● **WHAT TO WORK ON**
Please output everything from the start of the rows down to the line containing "2.72 meters" as a Markdown table with the columns "No." and "Line", numbering each line and skipping blank lines. Leave the pictures out of the table.

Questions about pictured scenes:
----
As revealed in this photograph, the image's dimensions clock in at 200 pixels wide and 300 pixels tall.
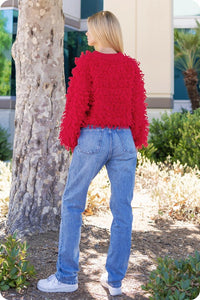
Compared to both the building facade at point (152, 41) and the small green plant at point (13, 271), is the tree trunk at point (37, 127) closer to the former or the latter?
the small green plant at point (13, 271)

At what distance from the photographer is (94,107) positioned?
2.72 meters

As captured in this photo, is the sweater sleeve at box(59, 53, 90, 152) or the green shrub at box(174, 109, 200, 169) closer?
the sweater sleeve at box(59, 53, 90, 152)

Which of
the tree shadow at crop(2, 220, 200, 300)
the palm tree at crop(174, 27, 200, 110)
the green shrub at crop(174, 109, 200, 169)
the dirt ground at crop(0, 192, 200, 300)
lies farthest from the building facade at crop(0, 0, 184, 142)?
the palm tree at crop(174, 27, 200, 110)

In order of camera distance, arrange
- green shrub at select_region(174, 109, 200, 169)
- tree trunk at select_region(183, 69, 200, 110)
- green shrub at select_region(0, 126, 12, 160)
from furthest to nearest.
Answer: tree trunk at select_region(183, 69, 200, 110) < green shrub at select_region(0, 126, 12, 160) < green shrub at select_region(174, 109, 200, 169)

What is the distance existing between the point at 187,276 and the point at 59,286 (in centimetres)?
89

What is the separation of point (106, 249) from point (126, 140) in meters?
1.50

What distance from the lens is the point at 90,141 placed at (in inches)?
105

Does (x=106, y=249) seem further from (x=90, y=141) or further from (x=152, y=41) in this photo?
(x=152, y=41)

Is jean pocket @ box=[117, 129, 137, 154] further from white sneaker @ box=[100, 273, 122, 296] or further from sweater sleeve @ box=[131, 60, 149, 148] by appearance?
white sneaker @ box=[100, 273, 122, 296]

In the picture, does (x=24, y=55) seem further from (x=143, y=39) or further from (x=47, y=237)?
(x=143, y=39)

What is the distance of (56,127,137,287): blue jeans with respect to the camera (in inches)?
106

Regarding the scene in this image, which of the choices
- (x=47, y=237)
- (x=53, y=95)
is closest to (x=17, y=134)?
(x=53, y=95)

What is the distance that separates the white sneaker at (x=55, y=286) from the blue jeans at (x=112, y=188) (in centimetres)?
4

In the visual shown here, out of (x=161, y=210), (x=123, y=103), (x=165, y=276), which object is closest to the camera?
(x=165, y=276)
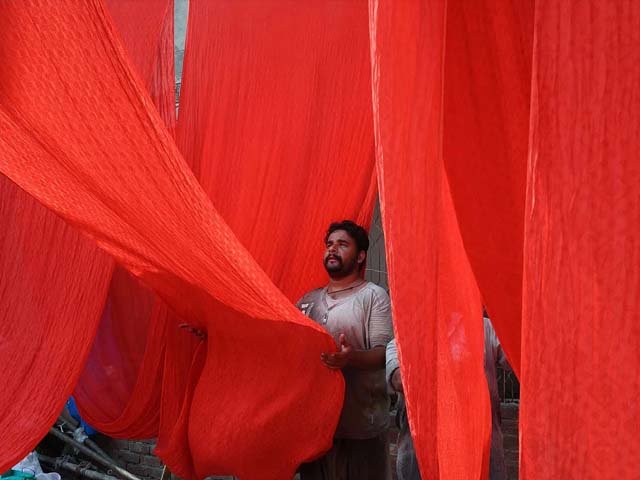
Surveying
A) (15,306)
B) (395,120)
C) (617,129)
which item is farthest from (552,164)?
(15,306)

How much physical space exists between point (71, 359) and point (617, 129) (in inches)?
76.4

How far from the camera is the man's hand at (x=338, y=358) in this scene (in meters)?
2.21

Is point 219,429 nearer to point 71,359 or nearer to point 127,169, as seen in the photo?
point 71,359

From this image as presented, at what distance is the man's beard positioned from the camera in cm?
252

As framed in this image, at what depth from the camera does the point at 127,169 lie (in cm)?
180

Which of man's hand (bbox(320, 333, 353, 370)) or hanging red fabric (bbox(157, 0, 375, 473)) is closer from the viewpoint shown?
man's hand (bbox(320, 333, 353, 370))

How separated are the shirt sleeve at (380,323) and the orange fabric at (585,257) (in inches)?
54.1

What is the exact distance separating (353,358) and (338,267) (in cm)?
35

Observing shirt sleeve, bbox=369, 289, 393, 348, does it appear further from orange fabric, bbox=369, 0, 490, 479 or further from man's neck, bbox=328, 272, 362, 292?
orange fabric, bbox=369, 0, 490, 479

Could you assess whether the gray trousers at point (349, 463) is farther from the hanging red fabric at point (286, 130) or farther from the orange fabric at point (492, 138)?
the orange fabric at point (492, 138)

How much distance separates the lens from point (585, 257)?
0.97 meters

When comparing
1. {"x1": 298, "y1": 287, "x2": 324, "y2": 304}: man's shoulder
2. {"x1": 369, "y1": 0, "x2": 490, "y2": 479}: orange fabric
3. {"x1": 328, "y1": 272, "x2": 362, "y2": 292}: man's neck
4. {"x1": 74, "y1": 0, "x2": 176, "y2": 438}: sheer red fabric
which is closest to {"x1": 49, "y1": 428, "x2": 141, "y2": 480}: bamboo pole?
{"x1": 74, "y1": 0, "x2": 176, "y2": 438}: sheer red fabric

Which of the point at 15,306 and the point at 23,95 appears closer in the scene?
the point at 23,95

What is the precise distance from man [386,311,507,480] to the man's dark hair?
47 cm
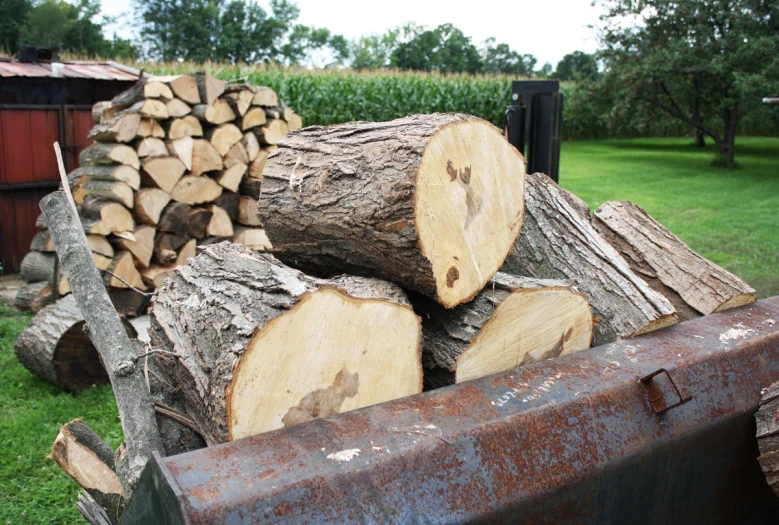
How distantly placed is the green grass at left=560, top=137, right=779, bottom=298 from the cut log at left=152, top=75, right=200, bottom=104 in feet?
17.8

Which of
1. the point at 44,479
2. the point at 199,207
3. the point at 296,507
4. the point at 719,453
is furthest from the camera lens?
the point at 199,207

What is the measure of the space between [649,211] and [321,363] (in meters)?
9.92

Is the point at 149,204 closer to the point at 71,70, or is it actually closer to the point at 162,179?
the point at 162,179

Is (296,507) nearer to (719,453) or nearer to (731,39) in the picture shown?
(719,453)

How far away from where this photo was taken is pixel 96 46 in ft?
116

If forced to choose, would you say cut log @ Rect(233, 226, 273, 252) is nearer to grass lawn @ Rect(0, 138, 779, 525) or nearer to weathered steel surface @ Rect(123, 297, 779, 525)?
grass lawn @ Rect(0, 138, 779, 525)

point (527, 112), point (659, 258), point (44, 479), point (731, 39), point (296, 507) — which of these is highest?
point (731, 39)

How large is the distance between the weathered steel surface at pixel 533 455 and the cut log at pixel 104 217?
14.9 ft

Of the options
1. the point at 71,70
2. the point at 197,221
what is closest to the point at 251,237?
the point at 197,221

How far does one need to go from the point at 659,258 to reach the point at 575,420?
1.35 metres

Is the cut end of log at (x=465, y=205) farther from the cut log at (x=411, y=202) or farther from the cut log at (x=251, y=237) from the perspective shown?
the cut log at (x=251, y=237)

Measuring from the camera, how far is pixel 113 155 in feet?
18.6

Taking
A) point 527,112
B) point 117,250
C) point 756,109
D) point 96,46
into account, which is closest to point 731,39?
point 756,109

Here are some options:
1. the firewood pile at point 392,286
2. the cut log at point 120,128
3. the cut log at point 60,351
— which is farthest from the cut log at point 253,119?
the firewood pile at point 392,286
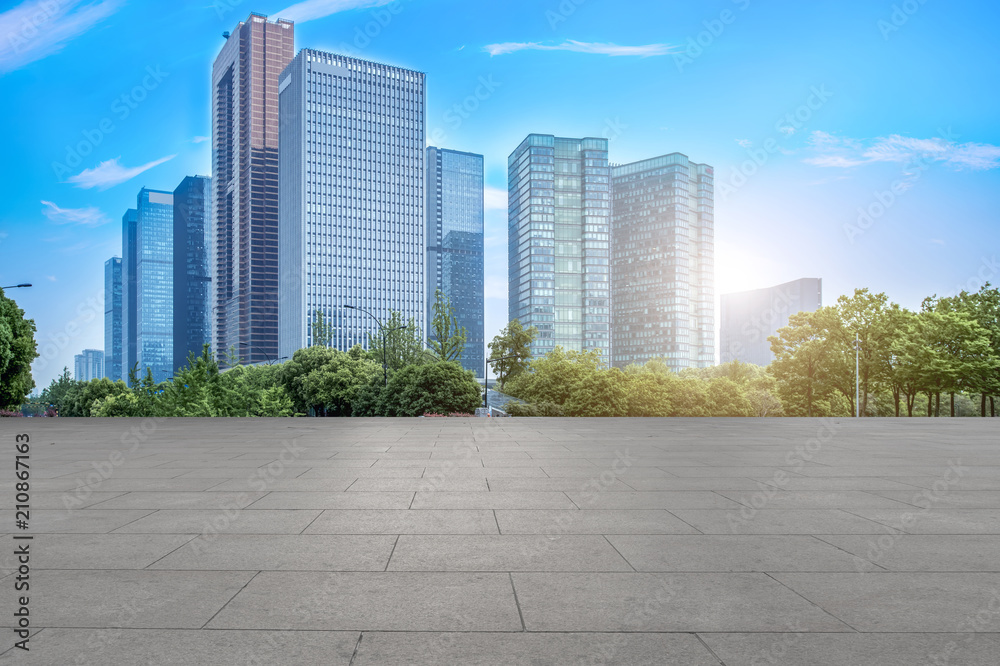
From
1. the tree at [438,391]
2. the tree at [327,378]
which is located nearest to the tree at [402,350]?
the tree at [327,378]

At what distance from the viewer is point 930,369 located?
1743 inches

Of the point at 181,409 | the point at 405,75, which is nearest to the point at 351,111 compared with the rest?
the point at 405,75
----
● **THE REPLY**
| No. | Line |
|---|---|
| 1 | As revealed in this photograph, the image's dimensions clock in at 200 pixels wide and 300 pixels tall. |
| 2 | Compared to both the building facade at point (152, 41) and the small green plant at point (13, 271), is the tree trunk at point (37, 127) closer to the former or the latter? |
| 3 | the small green plant at point (13, 271) |
| 4 | At what distance from the photographer is (94,107) positioned? |
| 5 | 2.72 meters |